Monday, May 21, 2007

Standardize!

I was trying to restore a database backup from one server onto another this morning, and despite the two having the same drive letters for data and logs, I ran into problems because the directory names were different. For a company that runs everything based on rules and standards to the point of excess, this is silly. So I'm making a quick list of SQL Server-related settings that I feel should be standardized across all servers in one's environment. It just makes things easier!

1) Directory structures
2) Default data and log locations
3) Drive letters, if possible
4) Build levels (Service Pack/hotfix)
5) Logins, although these may be different between Dev, QA, and Prod
6) Install locations - I have never found a valid reason to install SQL Server on the C: drive of a non-desktop, but I keep seeing it

I'm sure I'll add to this list as I come up with more obnoxiously un-standardized settings in our environment.

Wednesday, May 16, 2007

WRITELOG waits

My team has been assisting another team off and on for several months with performance tuning their overnight DB processes. There are many possible bottlenecks in their process, but since the app writing into the DB is highly complex and multi-tiered, we're trying to focus on the internal DB issues first.

The first big win was dropping triggers from the tables being written to, which resulted in a 20% reduction in overall job time. Now the biggest WAITTYPE during the process is WRITELOG, with about 50-60% of the overall time in both QA and Prod. NETWORKIO is next, and I'd really like to SET NOCOUNT ON, since these writes are created as individual transactions and dropping the count should reduce the NETWORKIO substantially, but that's been problematic so far.

Digging into the WRITELOG waits, the disk queues are pretty low (0-5 range going against 80 or so physical disks on a big Hitachi SAN with a ton of cache), so the storage guys have dismissed the disk as the problem. However, I think it's still the disk, just not in the usual way.

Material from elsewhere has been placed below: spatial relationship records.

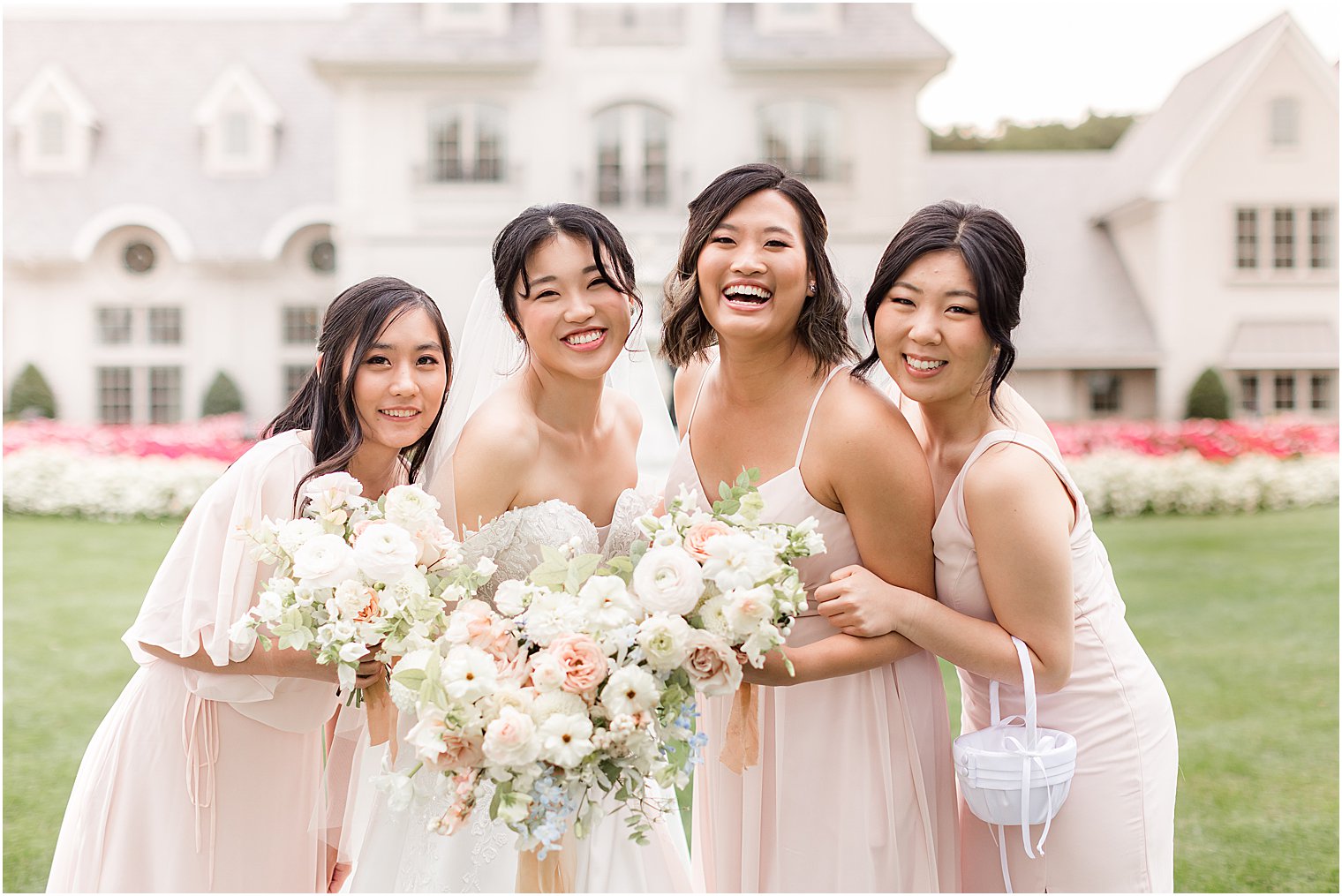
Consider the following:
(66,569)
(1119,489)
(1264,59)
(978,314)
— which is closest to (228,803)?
(978,314)

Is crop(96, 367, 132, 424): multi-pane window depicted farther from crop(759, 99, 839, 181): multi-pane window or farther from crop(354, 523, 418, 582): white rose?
crop(354, 523, 418, 582): white rose

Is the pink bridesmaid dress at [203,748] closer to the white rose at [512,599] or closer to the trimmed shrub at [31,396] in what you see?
the white rose at [512,599]

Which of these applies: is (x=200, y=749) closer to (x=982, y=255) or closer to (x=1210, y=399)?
(x=982, y=255)

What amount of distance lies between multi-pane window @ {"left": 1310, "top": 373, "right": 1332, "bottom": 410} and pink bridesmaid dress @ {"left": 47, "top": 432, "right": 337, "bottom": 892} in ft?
92.9

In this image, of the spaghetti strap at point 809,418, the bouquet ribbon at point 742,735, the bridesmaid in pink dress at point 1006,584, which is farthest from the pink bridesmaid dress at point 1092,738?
the bouquet ribbon at point 742,735

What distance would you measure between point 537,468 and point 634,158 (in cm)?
2036

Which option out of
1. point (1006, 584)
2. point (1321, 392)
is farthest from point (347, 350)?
point (1321, 392)

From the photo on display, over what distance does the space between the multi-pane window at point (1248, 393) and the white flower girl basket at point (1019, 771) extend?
26625 millimetres

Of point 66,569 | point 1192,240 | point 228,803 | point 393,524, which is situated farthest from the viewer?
point 1192,240

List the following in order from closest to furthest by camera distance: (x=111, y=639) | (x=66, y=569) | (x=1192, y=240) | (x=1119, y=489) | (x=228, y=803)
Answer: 1. (x=228, y=803)
2. (x=111, y=639)
3. (x=66, y=569)
4. (x=1119, y=489)
5. (x=1192, y=240)

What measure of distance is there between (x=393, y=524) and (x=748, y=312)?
45.8 inches

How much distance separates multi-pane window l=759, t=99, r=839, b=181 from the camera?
22719 mm

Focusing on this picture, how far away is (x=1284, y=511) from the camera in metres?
18.0

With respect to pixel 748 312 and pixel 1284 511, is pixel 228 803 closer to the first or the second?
pixel 748 312
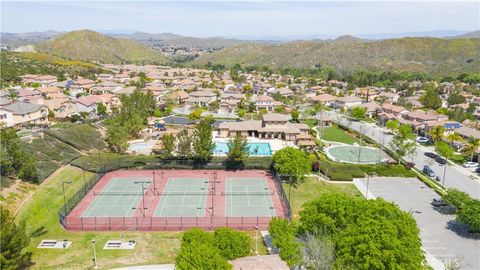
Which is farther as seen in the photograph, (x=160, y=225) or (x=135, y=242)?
(x=160, y=225)

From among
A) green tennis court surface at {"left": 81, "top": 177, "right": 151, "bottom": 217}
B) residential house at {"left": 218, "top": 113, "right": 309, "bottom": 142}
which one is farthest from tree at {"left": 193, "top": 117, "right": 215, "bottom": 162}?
residential house at {"left": 218, "top": 113, "right": 309, "bottom": 142}

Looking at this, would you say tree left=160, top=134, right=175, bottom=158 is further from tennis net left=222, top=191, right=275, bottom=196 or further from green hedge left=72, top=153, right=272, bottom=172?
tennis net left=222, top=191, right=275, bottom=196

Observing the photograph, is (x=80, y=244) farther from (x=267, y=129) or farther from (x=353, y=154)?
(x=353, y=154)

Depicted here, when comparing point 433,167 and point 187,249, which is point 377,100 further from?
point 187,249

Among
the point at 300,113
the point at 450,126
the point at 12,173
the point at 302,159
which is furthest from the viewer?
the point at 300,113

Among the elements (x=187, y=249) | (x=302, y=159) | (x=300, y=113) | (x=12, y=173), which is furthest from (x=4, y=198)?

The standard problem is that the disk subsystem runs out of write cache and has to start de-staging data to disk, and the physical disks can't write data as fast as it's coming in. That's not the case here, because the cache on the SAN is huge (70+ GB, according to the SAN guys), it can accept data faster than the logs are created, and it hasn't gotten close to the high watermark, when it starts de-staging. So what's the problem?

Well, in this case, the disks attached to the SQL Server have been attached as a single logical drive, so all the IOs get queued by Windows against that drive. Therein lies the problem, I believe. The SAN is fast, but every operation goes against that same queue, so one slow read for a piece of data not in the cache can slow down all the writelog IOs queued up behind it. This is what I believe is creating the WRITELOG waits.

The proposed solution is simple: add another logical drive dedicated to logs. Even if it's hitting the same physical disks, the addition of another disk queue should allow the log IOs to flow through without being blocked by slower data IOs or data reads. Stay tuned to see if it works.

Addendum: We tried this before at Capital IQ, splitting up sets of disks into multiple metaLUNs and comparing them against the same number of disks in one metaLUN and showed barely any performance gain (within the margin of measurement error). However, the difference between that situation and this one was the amount of cache involved - we were always past cache on the CapIQ SAN, so the disks were the bottleneck. Here I suspect it's the queue.

Tuesday, May 8, 2007

Cool new clustering stuff

That I just learned while perusing some Longhorn clustering docs.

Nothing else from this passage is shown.